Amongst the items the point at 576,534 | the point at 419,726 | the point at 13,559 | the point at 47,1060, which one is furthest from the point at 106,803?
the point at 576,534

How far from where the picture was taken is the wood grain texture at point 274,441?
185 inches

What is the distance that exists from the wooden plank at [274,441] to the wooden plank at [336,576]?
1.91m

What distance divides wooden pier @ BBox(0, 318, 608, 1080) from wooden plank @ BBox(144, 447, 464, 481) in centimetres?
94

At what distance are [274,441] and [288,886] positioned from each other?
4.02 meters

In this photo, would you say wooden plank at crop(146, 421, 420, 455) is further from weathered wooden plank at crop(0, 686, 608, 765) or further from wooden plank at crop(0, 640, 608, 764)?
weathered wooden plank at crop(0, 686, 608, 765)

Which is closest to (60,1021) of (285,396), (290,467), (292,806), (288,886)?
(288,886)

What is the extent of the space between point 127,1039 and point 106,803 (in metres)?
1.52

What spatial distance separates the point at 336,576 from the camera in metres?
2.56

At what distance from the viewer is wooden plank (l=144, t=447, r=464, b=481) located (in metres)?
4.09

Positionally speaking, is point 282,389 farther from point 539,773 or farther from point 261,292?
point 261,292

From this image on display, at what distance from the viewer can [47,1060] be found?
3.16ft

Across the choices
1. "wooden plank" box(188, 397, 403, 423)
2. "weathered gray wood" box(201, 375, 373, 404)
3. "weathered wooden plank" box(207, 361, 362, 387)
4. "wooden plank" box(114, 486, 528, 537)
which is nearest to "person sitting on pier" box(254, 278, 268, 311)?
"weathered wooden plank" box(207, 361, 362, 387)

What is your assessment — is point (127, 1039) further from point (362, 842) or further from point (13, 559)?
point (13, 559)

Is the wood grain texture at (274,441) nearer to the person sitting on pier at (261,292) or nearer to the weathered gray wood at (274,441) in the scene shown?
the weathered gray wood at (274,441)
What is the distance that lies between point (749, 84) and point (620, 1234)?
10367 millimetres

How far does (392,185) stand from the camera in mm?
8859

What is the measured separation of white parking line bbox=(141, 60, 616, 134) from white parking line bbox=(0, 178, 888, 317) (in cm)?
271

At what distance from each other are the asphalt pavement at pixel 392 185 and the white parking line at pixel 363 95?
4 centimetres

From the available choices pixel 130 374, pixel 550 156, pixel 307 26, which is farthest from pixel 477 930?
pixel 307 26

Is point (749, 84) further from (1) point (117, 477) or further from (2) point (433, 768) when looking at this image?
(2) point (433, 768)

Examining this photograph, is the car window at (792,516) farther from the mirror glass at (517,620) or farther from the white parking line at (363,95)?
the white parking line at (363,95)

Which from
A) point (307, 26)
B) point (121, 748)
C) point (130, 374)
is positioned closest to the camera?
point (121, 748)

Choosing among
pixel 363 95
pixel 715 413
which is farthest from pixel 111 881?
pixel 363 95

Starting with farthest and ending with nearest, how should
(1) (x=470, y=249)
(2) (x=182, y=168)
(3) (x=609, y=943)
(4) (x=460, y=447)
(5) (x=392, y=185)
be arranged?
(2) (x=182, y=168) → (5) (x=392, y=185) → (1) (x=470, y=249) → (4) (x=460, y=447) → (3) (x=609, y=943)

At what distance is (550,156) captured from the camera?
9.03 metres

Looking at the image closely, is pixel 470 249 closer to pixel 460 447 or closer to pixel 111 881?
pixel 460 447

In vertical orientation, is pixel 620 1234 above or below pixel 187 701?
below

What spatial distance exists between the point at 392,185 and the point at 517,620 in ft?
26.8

____

**What you need to do:** Convert the lines of the items into a Markdown table with the columns "Row" and "Text". Start at the line containing "At what distance is", continue through the end of the items, and skip blank lines.

**Written solution:**
| Row | Text |
|---|---|
| 1 | At what distance is (550,156) captured from the camera? |
| 2 | 9.03 metres |
| 3 | Looking at the image closely, is pixel 470 249 closer to pixel 460 447 or closer to pixel 111 881? |
| 4 | pixel 460 447 |
| 5 | In vertical orientation, is pixel 620 1234 above or below pixel 187 701? |
| 6 | below |
| 7 | What spatial distance exists between the point at 392,185 and the point at 517,620 in ft? |
| 8 | 26.8 |